*** Opening of SOURCE DOCUMENT ***
# R.I.P. Austin Allen



## joemel (Mar 1, 2010)

Got some bad news this morning that a family friend of mine passed away last night. From what I understand is he was on his commander and came up on a T in the road out on the hunting club and wasnt expecting it and flipped several times. He didnt make it and the girl with him broke her leg.My sister or brother may add to the details on here later. :17:


----------



## CRAZYCRACKAZ71 (Oct 8, 2011)

May He RIP. God Only takes the good ones. Sry about your lost bro, will keep the family in my prayer


----------



## JD GREEN (Mar 11, 2010)

Prayers for the family and friends. Thats tough to loose someone so unexpectedly!


----------



## wmredneck (Dec 6, 2011)

Prayers sent also. I hope they find peace in this time of suffering. 






Wishing I was home instead of on the road using TapTalk


----------



## joemel (Mar 1, 2010)

Thanks everyone and this happened rite outside Jena,La if anyone was wondering.


----------



## primetime1267 (Aug 31, 2009)

Im very sorry to hear about your loss.. Prayers are sent out..


----------



## AEdwards (Jul 2, 2012)
*** Close of SOURCE DOCUMENT ***
ACTIVITIES
(a) From the forum thread, copy the passage from "# R.I.P. Austin" to "(Oct 8, 2011)" word for word.
(b) Using the forum thread, say whether each statement agrees with it, answering yes or no and quoting the words that decide it: (i) The accident happened near Jena, La. (ii) The girl riding with him came through without injury. (iii) He knew the T in the road was coming.
(c) Turn the paragraph of the forum thread that starts "Got some bad news this morning" into a short list that keeps its main facts.
*** Opening of LISTED RECORDS ***
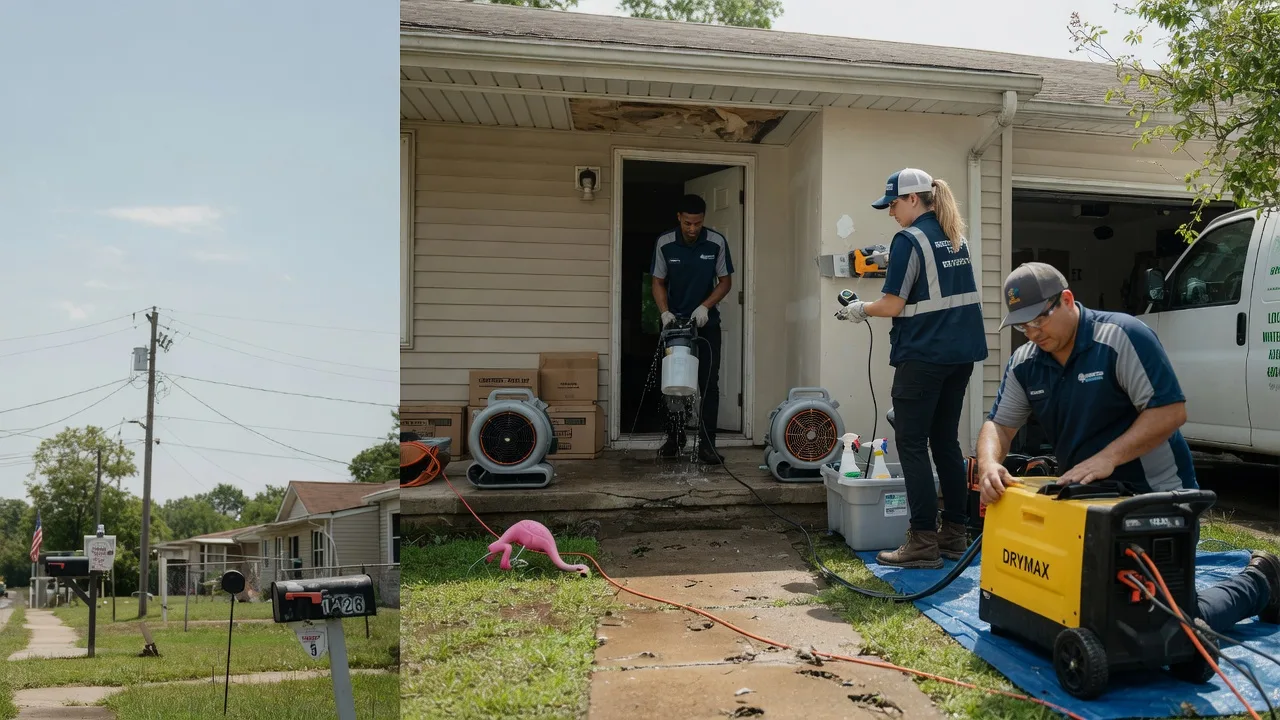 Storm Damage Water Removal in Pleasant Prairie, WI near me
*** Close of LISTED RECORDS ***
*** Opening of LISTED RECORDS ***
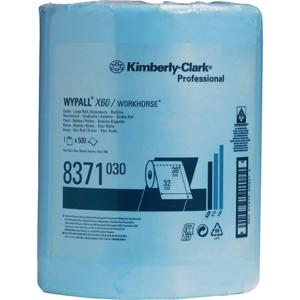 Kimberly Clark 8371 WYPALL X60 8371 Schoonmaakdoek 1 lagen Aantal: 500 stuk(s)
*** Close of LISTED RECORDS ***
*** Opening of LISTED RECORDS ***
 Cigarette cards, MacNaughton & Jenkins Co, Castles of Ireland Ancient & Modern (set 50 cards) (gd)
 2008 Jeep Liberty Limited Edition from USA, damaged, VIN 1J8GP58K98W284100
*** Close of LISTED RECORDS ***
OUTPUTS BY TASK
(a)
# R.I.P. Austin Allen



## joemel (Mar 1, 2010)

Got some bad news this morning that a family friend of mine passed away last night. From what I understand is he was on his commander and came up on a T in the road out on the hunting club and wasnt expecting it and flipped several times. He didnt make it and the girl with him broke her leg.My sister or brother may add to the details on here later. :17:


----------



## CRAZYCRACKAZ71 (Oct 8, 2011)

(b)
(i) Yes: "this happened rite outside Jena,La"
(ii) No: "the girl with him broke her leg"
(iii) No: "wasnt expecting it"

(c)
- A family friend of the poster died the night before.
- He was on his commander at the hunting club and came up on a T in the road he wasn't expecting.
- He flipped several times and didn't survive.
- The girl with him broke her leg.
- The poster's sister or brother may add more details later.